Justiça

Deslizamentos

Avenida Niemeyer é reaberta no Rio de Janeiro após decisão do STJ

Presidente do STJ atendeu pedido da prefeitura após a conclusão de obras emergenciais de R$ 34 milhões

niemeyer rj
Foto: Divulgação/ Arquivo CET-Rio

O presidente do Superior Tribunal de Justiça (STJ), ministro João Otávio de Noronha, determinou na última sexta-feira (6/3) a reabertura da avenida Niemeyer, no Rio de Janeiro, que liga São Conrado ao Leblon, na Zona Sul. Noronha suspendeu uma liminar e uma sentença confirmada pelo Tribunal de Justiça do Rio de Janeiro (TJRJ) a pedido da prefeitura no processo SLS 2676/RJ.

Reaberta no último sábado (7/3) após a decisão do STJ, a avenida estava interditada desde maio do ano passado após um deslizamento de terra que causou a morte de duas pessoas. Com base em relatórios técnicos, o presidente do STJ avaliou que há segurança para liberar o tráfego na via após a conclusão de obras emergenciais para redução de riscos.

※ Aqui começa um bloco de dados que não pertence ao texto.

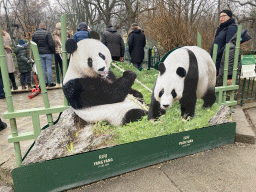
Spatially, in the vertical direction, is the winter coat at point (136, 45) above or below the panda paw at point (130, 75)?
above

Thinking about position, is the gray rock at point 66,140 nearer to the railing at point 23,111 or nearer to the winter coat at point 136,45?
the railing at point 23,111

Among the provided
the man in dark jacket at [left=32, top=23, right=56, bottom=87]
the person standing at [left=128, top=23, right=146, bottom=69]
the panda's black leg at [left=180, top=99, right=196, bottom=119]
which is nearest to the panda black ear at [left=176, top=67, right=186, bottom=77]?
the panda's black leg at [left=180, top=99, right=196, bottom=119]

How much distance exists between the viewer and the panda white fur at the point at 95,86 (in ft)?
6.59

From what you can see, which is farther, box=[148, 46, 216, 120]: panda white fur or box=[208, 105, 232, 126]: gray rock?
box=[208, 105, 232, 126]: gray rock

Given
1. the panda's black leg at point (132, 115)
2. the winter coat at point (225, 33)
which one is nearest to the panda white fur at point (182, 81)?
the panda's black leg at point (132, 115)

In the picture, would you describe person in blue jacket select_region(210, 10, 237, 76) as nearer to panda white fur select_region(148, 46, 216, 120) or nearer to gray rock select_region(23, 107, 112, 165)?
panda white fur select_region(148, 46, 216, 120)

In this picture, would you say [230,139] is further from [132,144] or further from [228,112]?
[132,144]

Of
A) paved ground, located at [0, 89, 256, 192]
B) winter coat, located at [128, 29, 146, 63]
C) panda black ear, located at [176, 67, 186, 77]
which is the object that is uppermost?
winter coat, located at [128, 29, 146, 63]

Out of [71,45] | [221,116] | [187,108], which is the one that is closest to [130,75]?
[71,45]

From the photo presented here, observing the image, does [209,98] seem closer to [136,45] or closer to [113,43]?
[113,43]

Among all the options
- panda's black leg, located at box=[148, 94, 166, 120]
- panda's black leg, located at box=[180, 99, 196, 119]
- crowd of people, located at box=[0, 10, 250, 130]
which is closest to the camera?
panda's black leg, located at box=[148, 94, 166, 120]

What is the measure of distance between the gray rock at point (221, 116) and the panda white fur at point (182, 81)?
40 cm

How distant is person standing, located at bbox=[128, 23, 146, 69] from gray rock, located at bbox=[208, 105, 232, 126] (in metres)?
2.12

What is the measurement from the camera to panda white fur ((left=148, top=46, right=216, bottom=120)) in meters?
2.40
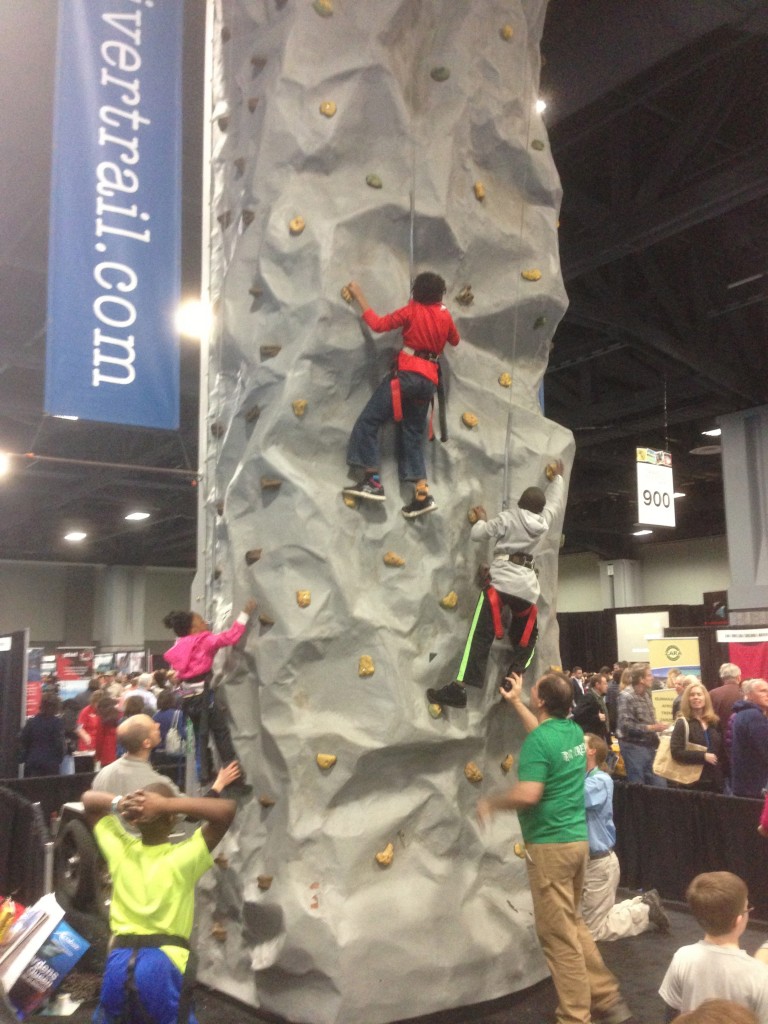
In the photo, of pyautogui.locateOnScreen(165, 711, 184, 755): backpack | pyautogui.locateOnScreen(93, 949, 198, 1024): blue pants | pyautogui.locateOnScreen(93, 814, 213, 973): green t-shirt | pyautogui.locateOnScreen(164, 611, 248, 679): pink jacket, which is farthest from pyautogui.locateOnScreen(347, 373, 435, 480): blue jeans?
pyautogui.locateOnScreen(165, 711, 184, 755): backpack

A prefeitura do Rio de Janeiro afirma ter investido R$ 34 milhões para realizar 56 intervenções ao longo da avenida. As obras tiveram como objetivo colocar drenos profundos, restabelecer o sistema de drenagem, eliminar a contribuição de esgoto e instalar muros de contraforte, entre outras finalidades.

Antes da interdição, segundo o município, circulavam diariamente pela avenida Niemeyer cerca de 36 mil veículos. A reabertura da via que liga a Zona Oeste ao Centro da cidade proporciona maior fluidez ao trânsito na autoestrada Lagoa-Barra.

De acordo com a secretaria municipal de Infraestrutura e Habitação, a Niemeyer será fechada em caso de chuvas de 38 milímetros em uma hora, com ventos de até 70 km/h. A secretaria afirma que o novo parâmetro está abaixo do volume suportado pela via, que é de 110 milímetros de chuva por hora, com ventos de até 130 km/h.

Crivella: ‘jurisprudência importantíssima’

O prefeito do Rio, Marcelo Crivella, avaliou que a decisão de Noronha cria uma “jurisprudência importantíssima para a cidade”. “Todas as obras foram realizadas e, em caso de chuvas acima de 38 milímetros, o protocolo de segurança para o fechamento da Niemeyer será feito”, disse no sábado.

No mesmo dia o presidente do TJRJ, desembargador Claudio de Mello Tavares, lamentou as declarações de Crivella.

“No momento do deferimento da liminar, a situação de fato exigia a garantia da integridade física e do direito à vida da população carioca, ante omissão de setor da administração pública municipal, reafirmando o direito fundamental de acesso à Justiça”, afirmou em nota.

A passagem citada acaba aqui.